**DATA PROVIDED**
┏━━

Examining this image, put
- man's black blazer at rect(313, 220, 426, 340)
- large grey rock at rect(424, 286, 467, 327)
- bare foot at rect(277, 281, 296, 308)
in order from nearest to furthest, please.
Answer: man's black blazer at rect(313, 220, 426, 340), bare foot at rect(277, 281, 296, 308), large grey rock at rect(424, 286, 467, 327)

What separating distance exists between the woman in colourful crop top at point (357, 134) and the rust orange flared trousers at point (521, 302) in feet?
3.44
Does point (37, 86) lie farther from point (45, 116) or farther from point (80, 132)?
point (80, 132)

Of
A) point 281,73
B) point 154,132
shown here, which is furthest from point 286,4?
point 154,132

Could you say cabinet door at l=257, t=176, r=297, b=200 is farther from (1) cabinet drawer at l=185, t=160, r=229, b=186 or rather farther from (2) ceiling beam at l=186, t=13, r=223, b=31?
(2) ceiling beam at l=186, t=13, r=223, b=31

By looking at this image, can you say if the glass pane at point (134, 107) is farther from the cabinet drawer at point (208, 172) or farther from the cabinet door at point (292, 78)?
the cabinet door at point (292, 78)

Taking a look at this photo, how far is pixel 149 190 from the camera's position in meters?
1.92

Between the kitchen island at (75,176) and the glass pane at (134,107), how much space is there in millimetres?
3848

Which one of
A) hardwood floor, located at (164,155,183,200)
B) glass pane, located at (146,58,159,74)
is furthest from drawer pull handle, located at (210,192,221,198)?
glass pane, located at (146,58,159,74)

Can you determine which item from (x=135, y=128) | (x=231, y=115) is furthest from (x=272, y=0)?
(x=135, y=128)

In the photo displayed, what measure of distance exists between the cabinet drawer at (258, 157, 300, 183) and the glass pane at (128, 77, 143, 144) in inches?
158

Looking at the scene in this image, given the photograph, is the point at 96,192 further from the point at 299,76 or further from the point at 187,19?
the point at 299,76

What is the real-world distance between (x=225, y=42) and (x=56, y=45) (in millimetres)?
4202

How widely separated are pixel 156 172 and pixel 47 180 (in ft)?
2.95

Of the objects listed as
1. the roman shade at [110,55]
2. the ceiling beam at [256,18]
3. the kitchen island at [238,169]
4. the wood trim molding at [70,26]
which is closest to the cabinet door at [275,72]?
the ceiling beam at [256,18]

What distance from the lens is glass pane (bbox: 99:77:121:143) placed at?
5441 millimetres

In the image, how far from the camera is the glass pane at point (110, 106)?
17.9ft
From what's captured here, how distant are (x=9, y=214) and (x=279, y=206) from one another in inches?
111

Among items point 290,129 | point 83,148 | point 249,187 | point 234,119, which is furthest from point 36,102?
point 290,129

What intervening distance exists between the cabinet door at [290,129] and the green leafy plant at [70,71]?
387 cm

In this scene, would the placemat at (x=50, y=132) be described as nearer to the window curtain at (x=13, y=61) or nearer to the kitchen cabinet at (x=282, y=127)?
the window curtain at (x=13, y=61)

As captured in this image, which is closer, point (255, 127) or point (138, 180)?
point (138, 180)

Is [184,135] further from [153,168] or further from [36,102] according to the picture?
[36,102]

┗━━

**WHAT NEEDS TO BE DONE**
Can you rewrite all the lines above as a numbered list, leaving out the blank ones?

**COMPLETED TASK**
1. Examining this image, put
2. - man's black blazer at rect(313, 220, 426, 340)
3. - large grey rock at rect(424, 286, 467, 327)
4. - bare foot at rect(277, 281, 296, 308)
5. in order from nearest to furthest, please.
6. Answer: man's black blazer at rect(313, 220, 426, 340), bare foot at rect(277, 281, 296, 308), large grey rock at rect(424, 286, 467, 327)
7. What separating distance exists between the woman in colourful crop top at point (357, 134) and the rust orange flared trousers at point (521, 302) in feet?
8. 3.44
9. Does point (37, 86) lie farther from point (45, 116) or farther from point (80, 132)?
10. point (80, 132)
11. Of
12. A) point 281,73
13. B) point 154,132
14. shown here, which is furthest from point 286,4?
15. point 154,132
16. Could you say cabinet door at l=257, t=176, r=297, b=200 is farther from (1) cabinet drawer at l=185, t=160, r=229, b=186 or rather farther from (2) ceiling beam at l=186, t=13, r=223, b=31?
17. (2) ceiling beam at l=186, t=13, r=223, b=31
18. By looking at this image, can you say if the glass pane at point (134, 107) is farther from the cabinet drawer at point (208, 172) or farther from the cabinet door at point (292, 78)?
19. the cabinet door at point (292, 78)
20. Taking a look at this photo, how far is pixel 149 190 from the camera's position in meters?
21. 1.92
22. Between the kitchen island at (75,176) and the glass pane at (134,107), how much space is there in millimetres?
23. 3848
24. Which one of
25. A) hardwood floor, located at (164,155,183,200)
26. B) glass pane, located at (146,58,159,74)
27. is furthest from drawer pull handle, located at (210,192,221,198)?
28. glass pane, located at (146,58,159,74)
29. Can you determine which item from (x=135, y=128) | (x=231, y=115) is furthest from (x=272, y=0)?
30. (x=135, y=128)
31. In the photo displayed, what measure of distance exists between the cabinet drawer at (258, 157, 300, 183) and the glass pane at (128, 77, 143, 144) in inches?
32. 158
33. Looking at the scene in this image, given the photograph, is the point at 96,192 further from the point at 299,76 or further from the point at 187,19?
34. the point at 299,76
35. What is the real-world distance between (x=225, y=42) and (x=56, y=45) (in millimetres)?
36. 4202
37. How widely separated are pixel 156 172 and pixel 47 180 (in ft)?
38. 2.95
39. Of the objects listed as
40. 1. the roman shade at [110,55]
41. 2. the ceiling beam at [256,18]
42. 3. the kitchen island at [238,169]
43. 4. the wood trim molding at [70,26]
44. which is closest to the cabinet door at [275,72]?
45. the ceiling beam at [256,18]
46. What distance from the lens is glass pane (bbox: 99:77:121:143) placed at?
47. 5441 millimetres
48. In the image, how far from the camera is the glass pane at point (110, 106)?
49. 17.9ft
50. From what's captured here, how distant are (x=9, y=214) and (x=279, y=206) from one another in inches?
51. 111
52. Among items point 290,129 | point 83,148 | point 249,187 | point 234,119, which is furthest from point 36,102?
53. point 290,129
54. What intervening distance exists between the cabinet door at [290,129] and the green leafy plant at [70,71]?
55. 387 cm
56. In this scene, would the placemat at (x=50, y=132) be described as nearer to the window curtain at (x=13, y=61) or nearer to the kitchen cabinet at (x=282, y=127)?
57. the window curtain at (x=13, y=61)
58. As captured in this image, which is closer, point (255, 127) or point (138, 180)?
59. point (138, 180)
60. Is [184,135] further from [153,168] or further from [36,102] according to the picture?
61. [36,102]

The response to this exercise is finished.